** START Task data **
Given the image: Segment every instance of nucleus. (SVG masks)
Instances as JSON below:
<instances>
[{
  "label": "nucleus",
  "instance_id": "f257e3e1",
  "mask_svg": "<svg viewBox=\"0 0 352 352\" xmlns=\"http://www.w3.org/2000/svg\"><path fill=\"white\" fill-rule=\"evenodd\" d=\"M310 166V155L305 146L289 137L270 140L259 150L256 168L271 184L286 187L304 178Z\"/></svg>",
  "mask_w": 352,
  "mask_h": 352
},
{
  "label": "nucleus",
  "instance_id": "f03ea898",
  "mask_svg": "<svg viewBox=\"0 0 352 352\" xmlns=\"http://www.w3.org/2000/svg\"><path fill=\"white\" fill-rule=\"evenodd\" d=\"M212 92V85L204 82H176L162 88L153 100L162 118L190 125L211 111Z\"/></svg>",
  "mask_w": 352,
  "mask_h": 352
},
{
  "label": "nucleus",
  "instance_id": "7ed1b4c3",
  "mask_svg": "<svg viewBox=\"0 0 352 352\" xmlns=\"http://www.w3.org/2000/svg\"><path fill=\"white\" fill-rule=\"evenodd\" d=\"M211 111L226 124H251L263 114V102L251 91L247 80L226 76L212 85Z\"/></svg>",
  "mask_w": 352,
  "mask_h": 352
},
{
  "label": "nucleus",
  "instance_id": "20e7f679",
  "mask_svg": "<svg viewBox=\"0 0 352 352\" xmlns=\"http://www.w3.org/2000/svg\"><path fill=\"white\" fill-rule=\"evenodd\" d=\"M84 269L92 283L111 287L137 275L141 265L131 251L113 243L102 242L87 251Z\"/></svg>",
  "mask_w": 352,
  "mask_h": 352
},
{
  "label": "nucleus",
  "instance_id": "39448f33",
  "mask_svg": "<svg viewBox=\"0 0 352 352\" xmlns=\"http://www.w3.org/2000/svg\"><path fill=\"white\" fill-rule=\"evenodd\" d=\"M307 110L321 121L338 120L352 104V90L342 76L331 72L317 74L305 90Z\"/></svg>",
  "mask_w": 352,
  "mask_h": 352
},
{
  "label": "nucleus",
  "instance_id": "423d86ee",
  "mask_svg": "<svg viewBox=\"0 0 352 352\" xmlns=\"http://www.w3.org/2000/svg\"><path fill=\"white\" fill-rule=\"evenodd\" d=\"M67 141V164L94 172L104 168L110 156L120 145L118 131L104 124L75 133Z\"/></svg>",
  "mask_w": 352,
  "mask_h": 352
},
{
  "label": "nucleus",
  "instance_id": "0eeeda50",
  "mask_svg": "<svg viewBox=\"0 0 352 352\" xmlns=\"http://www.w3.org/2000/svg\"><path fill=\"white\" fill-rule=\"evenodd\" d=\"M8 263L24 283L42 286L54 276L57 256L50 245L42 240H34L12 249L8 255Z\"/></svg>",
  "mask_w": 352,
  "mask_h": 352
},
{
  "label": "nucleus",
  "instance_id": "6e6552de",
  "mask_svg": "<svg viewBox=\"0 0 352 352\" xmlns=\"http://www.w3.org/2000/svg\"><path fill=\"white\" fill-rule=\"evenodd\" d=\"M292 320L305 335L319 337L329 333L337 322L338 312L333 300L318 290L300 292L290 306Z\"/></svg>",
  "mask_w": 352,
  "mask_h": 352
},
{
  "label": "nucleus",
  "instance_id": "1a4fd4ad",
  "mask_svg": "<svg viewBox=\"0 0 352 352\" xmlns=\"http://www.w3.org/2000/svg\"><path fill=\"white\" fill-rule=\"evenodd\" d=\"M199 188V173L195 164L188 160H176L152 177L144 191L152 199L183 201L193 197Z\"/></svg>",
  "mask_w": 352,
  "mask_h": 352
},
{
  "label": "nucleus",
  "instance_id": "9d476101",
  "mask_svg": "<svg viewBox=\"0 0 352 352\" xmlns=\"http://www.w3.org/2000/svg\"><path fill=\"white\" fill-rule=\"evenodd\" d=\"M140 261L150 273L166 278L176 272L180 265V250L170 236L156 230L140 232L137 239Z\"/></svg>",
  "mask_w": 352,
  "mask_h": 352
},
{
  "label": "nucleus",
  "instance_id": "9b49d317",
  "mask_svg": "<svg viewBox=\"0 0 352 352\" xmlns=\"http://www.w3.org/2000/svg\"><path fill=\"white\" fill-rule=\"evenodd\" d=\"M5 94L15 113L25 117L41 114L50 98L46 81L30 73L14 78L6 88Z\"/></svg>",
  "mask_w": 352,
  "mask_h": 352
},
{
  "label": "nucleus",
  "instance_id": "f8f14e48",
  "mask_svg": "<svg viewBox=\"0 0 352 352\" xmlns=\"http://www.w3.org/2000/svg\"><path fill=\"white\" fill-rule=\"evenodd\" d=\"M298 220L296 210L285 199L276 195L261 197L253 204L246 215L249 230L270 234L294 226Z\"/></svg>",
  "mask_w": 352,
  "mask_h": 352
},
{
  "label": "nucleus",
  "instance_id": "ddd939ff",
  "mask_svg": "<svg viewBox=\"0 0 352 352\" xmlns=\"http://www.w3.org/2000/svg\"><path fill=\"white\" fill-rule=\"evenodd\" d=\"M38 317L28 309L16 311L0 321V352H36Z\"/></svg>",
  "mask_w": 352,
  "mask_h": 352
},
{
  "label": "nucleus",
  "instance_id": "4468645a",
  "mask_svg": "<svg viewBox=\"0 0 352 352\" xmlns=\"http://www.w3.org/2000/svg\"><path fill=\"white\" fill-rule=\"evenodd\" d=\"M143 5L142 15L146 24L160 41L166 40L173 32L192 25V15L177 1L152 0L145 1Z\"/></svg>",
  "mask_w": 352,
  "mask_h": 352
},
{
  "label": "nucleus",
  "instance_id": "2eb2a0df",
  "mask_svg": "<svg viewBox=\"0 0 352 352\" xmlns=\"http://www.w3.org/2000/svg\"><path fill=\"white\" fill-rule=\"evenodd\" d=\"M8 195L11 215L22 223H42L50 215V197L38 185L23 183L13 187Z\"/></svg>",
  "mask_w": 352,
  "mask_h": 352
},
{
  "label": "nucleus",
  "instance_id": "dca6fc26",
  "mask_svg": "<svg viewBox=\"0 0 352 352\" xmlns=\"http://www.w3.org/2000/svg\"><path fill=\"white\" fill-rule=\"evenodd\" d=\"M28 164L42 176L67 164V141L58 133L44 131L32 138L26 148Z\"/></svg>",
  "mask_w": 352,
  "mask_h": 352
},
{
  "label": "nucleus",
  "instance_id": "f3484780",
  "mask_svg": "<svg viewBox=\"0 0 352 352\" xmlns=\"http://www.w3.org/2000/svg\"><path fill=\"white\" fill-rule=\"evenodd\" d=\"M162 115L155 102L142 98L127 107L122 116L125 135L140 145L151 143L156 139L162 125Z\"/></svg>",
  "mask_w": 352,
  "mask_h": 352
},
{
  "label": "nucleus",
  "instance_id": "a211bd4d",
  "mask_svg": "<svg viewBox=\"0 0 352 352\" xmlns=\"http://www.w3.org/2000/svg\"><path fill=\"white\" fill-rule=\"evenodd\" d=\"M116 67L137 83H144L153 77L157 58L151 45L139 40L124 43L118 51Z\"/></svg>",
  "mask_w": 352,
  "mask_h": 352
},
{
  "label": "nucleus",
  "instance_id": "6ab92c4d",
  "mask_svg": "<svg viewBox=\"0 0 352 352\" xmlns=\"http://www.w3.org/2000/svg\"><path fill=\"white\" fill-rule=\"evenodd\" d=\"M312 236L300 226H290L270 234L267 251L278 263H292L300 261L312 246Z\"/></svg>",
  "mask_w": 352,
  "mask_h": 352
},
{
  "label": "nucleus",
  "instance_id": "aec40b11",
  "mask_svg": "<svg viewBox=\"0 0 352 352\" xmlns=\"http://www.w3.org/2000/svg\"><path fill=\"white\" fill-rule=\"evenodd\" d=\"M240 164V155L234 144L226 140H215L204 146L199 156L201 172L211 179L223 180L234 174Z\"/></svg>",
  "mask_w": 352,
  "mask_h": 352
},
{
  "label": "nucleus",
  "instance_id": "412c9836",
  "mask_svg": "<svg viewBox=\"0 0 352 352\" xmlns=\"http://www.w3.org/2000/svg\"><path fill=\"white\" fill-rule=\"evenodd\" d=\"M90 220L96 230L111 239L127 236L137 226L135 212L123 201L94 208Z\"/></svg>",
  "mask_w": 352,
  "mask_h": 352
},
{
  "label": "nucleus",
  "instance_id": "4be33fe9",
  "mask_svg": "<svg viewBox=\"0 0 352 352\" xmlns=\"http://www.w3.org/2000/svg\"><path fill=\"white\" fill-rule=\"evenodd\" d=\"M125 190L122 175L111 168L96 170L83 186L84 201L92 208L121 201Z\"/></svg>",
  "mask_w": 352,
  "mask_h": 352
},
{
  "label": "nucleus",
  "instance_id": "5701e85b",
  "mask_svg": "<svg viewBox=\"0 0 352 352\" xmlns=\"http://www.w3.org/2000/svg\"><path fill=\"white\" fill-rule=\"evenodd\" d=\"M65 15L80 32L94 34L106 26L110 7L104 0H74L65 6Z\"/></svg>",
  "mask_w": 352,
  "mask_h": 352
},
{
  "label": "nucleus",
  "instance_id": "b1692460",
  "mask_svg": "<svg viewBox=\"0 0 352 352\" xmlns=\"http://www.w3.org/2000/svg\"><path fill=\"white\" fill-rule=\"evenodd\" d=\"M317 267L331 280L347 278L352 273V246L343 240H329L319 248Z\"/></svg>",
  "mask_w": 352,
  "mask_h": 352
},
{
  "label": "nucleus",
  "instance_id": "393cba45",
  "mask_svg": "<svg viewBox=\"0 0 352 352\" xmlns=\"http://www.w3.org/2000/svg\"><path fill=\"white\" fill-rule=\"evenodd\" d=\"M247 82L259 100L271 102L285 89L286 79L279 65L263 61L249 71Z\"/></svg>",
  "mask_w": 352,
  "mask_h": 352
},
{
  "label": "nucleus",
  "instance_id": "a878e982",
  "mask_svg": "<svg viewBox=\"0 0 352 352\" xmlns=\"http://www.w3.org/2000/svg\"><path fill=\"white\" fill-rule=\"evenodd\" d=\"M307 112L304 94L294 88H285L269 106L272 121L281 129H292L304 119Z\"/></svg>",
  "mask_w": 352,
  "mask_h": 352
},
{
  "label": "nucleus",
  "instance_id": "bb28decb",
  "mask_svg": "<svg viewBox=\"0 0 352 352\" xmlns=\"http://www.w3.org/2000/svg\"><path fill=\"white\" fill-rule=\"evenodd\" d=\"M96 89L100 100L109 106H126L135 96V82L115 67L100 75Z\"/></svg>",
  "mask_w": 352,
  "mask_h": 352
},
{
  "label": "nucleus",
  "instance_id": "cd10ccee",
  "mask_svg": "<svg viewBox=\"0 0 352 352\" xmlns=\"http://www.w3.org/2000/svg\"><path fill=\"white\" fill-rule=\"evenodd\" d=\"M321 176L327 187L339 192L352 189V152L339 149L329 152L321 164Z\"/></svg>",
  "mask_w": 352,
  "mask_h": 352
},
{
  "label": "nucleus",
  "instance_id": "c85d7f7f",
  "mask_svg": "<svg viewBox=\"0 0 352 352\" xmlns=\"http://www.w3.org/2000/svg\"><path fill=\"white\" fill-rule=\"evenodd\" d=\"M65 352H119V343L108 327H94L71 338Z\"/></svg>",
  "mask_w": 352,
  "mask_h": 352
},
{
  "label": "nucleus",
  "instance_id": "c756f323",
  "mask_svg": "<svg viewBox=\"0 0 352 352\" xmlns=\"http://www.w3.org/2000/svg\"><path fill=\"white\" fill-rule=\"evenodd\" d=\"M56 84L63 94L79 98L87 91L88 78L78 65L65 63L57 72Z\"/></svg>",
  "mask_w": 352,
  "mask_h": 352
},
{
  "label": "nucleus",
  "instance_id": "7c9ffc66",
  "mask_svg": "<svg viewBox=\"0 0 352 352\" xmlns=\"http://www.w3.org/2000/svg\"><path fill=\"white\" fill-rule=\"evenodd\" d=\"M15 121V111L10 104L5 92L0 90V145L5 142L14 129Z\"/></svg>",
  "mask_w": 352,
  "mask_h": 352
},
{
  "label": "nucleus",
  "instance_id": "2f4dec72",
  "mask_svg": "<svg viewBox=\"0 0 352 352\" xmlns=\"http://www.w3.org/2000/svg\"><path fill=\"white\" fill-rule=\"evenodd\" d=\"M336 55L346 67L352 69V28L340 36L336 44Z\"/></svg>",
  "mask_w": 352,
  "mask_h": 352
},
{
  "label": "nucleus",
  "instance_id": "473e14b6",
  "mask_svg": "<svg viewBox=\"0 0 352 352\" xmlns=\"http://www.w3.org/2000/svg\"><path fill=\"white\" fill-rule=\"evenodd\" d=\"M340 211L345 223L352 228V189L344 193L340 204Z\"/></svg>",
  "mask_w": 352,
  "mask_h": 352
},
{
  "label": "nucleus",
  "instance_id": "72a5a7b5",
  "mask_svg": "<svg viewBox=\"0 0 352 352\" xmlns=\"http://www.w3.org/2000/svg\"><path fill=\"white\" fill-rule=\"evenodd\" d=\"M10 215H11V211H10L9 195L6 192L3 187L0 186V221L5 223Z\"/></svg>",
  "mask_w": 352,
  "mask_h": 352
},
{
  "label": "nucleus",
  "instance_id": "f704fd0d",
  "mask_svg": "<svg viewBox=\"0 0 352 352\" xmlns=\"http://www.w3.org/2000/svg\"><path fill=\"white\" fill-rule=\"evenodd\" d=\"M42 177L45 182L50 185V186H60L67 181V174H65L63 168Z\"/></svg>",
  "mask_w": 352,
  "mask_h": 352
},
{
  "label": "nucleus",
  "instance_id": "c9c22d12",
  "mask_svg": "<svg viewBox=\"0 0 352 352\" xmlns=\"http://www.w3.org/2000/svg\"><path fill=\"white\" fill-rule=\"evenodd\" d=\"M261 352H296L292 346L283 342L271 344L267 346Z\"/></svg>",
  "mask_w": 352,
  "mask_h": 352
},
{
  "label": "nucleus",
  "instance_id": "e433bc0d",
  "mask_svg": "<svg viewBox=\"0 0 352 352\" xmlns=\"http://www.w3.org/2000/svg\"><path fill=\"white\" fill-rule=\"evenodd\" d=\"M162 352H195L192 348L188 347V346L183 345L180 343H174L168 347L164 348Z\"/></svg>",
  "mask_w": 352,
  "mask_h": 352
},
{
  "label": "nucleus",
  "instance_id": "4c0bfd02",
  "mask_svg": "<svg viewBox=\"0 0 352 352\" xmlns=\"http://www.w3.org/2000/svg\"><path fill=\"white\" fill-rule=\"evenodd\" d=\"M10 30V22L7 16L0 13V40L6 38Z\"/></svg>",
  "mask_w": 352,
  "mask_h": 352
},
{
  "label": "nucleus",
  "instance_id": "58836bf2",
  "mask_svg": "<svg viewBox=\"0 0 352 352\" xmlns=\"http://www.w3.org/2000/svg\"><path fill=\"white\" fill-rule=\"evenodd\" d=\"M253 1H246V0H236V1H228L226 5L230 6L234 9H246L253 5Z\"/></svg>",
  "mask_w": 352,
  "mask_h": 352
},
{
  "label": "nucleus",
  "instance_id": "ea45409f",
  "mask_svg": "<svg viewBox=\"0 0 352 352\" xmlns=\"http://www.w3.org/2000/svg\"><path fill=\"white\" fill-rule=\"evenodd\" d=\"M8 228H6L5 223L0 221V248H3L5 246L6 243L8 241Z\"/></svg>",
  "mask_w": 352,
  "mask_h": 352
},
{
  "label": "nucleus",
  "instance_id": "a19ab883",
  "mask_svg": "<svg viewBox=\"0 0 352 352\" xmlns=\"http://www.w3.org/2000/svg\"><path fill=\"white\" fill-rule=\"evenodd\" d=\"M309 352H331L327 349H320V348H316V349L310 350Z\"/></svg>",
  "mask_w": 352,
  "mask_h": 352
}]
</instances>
** END Task data **
# [Set exercise]
Reproduce the rows from the start through the line that contains "141V164L94 172L104 168L110", switching every "nucleus" to "nucleolus" and leaving everything else unchanged.

# [Correct answer]
Given the image: Segment every instance of nucleolus. (SVG masks)
Instances as JSON below:
<instances>
[{
  "label": "nucleolus",
  "instance_id": "f257e3e1",
  "mask_svg": "<svg viewBox=\"0 0 352 352\" xmlns=\"http://www.w3.org/2000/svg\"><path fill=\"white\" fill-rule=\"evenodd\" d=\"M310 166V155L305 146L289 137L270 140L259 150L256 168L271 184L286 187L304 178Z\"/></svg>",
  "mask_w": 352,
  "mask_h": 352
},
{
  "label": "nucleolus",
  "instance_id": "f03ea898",
  "mask_svg": "<svg viewBox=\"0 0 352 352\" xmlns=\"http://www.w3.org/2000/svg\"><path fill=\"white\" fill-rule=\"evenodd\" d=\"M212 92V85L204 82H176L162 88L153 100L162 118L190 125L211 111Z\"/></svg>",
  "mask_w": 352,
  "mask_h": 352
},
{
  "label": "nucleolus",
  "instance_id": "7ed1b4c3",
  "mask_svg": "<svg viewBox=\"0 0 352 352\" xmlns=\"http://www.w3.org/2000/svg\"><path fill=\"white\" fill-rule=\"evenodd\" d=\"M211 111L226 124H251L263 114V102L251 91L247 80L226 76L212 85Z\"/></svg>",
  "mask_w": 352,
  "mask_h": 352
},
{
  "label": "nucleolus",
  "instance_id": "20e7f679",
  "mask_svg": "<svg viewBox=\"0 0 352 352\" xmlns=\"http://www.w3.org/2000/svg\"><path fill=\"white\" fill-rule=\"evenodd\" d=\"M84 269L92 283L111 287L137 275L141 265L131 251L113 243L102 242L87 251Z\"/></svg>",
  "mask_w": 352,
  "mask_h": 352
},
{
  "label": "nucleolus",
  "instance_id": "39448f33",
  "mask_svg": "<svg viewBox=\"0 0 352 352\" xmlns=\"http://www.w3.org/2000/svg\"><path fill=\"white\" fill-rule=\"evenodd\" d=\"M307 110L321 121L338 120L352 104V90L342 76L331 72L317 74L305 90Z\"/></svg>",
  "mask_w": 352,
  "mask_h": 352
},
{
  "label": "nucleolus",
  "instance_id": "423d86ee",
  "mask_svg": "<svg viewBox=\"0 0 352 352\" xmlns=\"http://www.w3.org/2000/svg\"><path fill=\"white\" fill-rule=\"evenodd\" d=\"M67 141V164L94 172L104 168L110 156L120 145L118 131L104 124L75 133Z\"/></svg>",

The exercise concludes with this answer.